** Begin Dataset records **
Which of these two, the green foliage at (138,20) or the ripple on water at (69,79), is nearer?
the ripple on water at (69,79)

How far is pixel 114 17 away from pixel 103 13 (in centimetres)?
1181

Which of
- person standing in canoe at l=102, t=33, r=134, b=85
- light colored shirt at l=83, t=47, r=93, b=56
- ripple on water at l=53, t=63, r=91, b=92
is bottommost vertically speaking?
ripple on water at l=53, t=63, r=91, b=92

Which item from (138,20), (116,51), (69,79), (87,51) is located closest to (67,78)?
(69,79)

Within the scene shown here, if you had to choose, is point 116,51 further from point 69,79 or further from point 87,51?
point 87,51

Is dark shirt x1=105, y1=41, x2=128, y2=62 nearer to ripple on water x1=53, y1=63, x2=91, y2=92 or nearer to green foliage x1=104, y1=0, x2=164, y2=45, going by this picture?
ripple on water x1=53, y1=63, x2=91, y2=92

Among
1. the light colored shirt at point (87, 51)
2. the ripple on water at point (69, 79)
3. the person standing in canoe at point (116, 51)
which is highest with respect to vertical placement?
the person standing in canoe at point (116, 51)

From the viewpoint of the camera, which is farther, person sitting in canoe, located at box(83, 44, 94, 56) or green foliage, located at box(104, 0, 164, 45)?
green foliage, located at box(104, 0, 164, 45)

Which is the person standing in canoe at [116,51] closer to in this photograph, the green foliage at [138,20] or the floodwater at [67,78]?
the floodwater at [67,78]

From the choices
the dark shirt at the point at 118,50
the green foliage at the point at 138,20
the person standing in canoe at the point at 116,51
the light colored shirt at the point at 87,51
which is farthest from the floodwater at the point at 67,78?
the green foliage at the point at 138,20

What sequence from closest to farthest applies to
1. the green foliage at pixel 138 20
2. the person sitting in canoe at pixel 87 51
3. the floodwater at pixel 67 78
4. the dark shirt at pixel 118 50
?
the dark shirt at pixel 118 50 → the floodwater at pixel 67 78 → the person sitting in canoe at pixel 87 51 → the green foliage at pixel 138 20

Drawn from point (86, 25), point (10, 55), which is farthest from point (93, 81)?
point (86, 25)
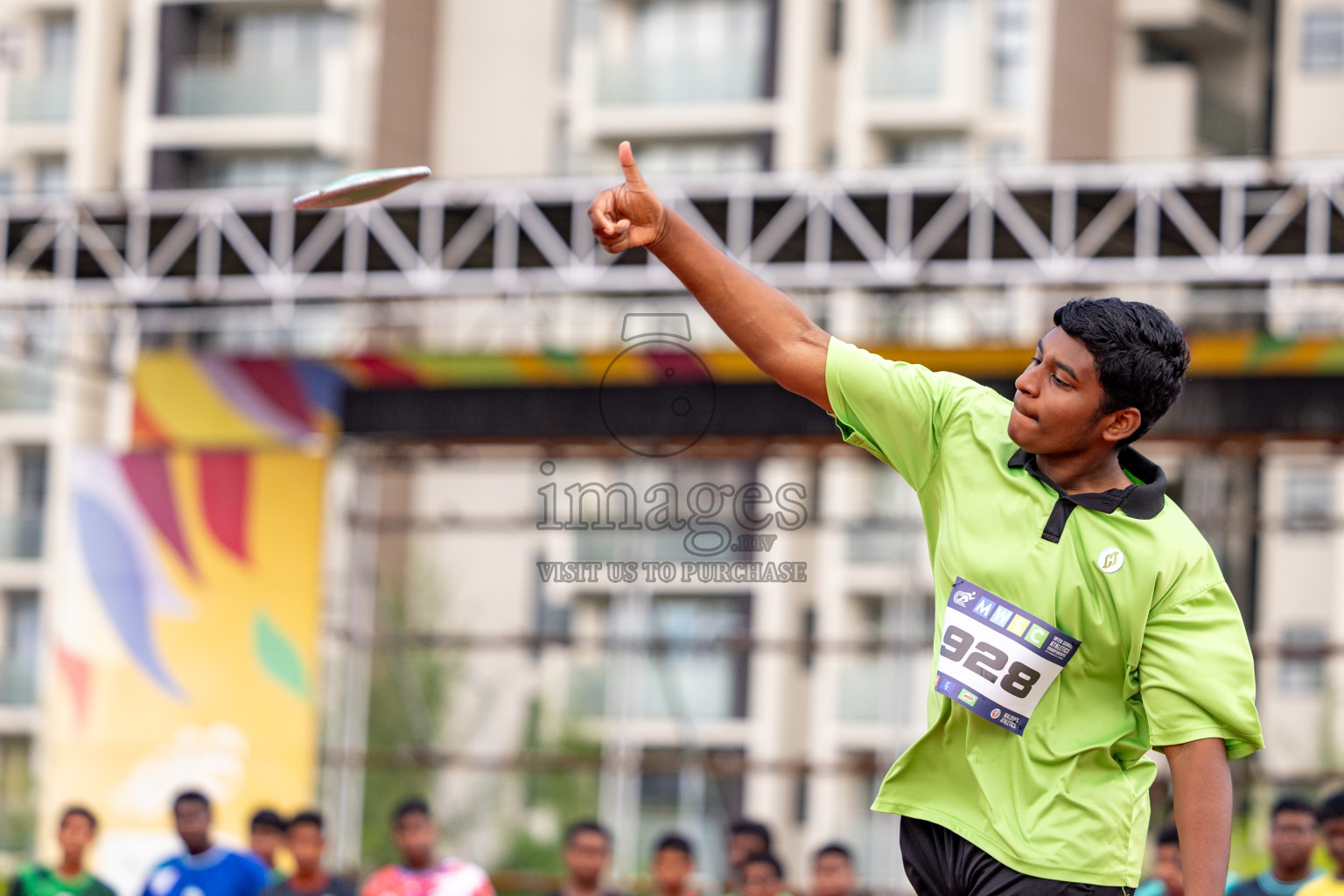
** End Dataset records **
Prompt:
Can you quote the data word for word, starting with the line that contains "Which item from" and continuing through the end of the data, with that first line included and the pictures left out?

Output below:
Which item from (138,20), (116,51), (69,79), (87,51) is located closest to (67,78)?
(69,79)

Within the scene shown here, if you had to choose, is point 116,51 further from point 69,79 or further from point 87,51?
point 87,51

Is dark shirt x1=105, y1=41, x2=128, y2=62 nearer to ripple on water x1=53, y1=63, x2=91, y2=92 or nearer to green foliage x1=104, y1=0, x2=164, y2=45, going by this picture?
ripple on water x1=53, y1=63, x2=91, y2=92

Among
1. the light colored shirt at point (87, 51)
2. the ripple on water at point (69, 79)
3. the person standing in canoe at point (116, 51)
which is highest with respect to vertical placement?
the person standing in canoe at point (116, 51)

From the viewpoint of the camera, which is farther, person sitting in canoe, located at box(83, 44, 94, 56) or green foliage, located at box(104, 0, 164, 45)?
green foliage, located at box(104, 0, 164, 45)

Which is the person standing in canoe at [116,51] closer to in this photograph, the green foliage at [138,20] or the floodwater at [67,78]?
the floodwater at [67,78]

From the choices
the dark shirt at the point at 118,50
the green foliage at the point at 138,20
the person standing in canoe at the point at 116,51
the light colored shirt at the point at 87,51
which is farthest from the floodwater at the point at 67,78?
the green foliage at the point at 138,20

What sequence from closest to farthest applies to
1. the green foliage at pixel 138 20
2. the person sitting in canoe at pixel 87 51
3. the floodwater at pixel 67 78
4. the dark shirt at pixel 118 50
?
the dark shirt at pixel 118 50 → the floodwater at pixel 67 78 → the person sitting in canoe at pixel 87 51 → the green foliage at pixel 138 20

Drawn from point (86, 25), point (10, 55), which is farthest from point (93, 81)?
point (86, 25)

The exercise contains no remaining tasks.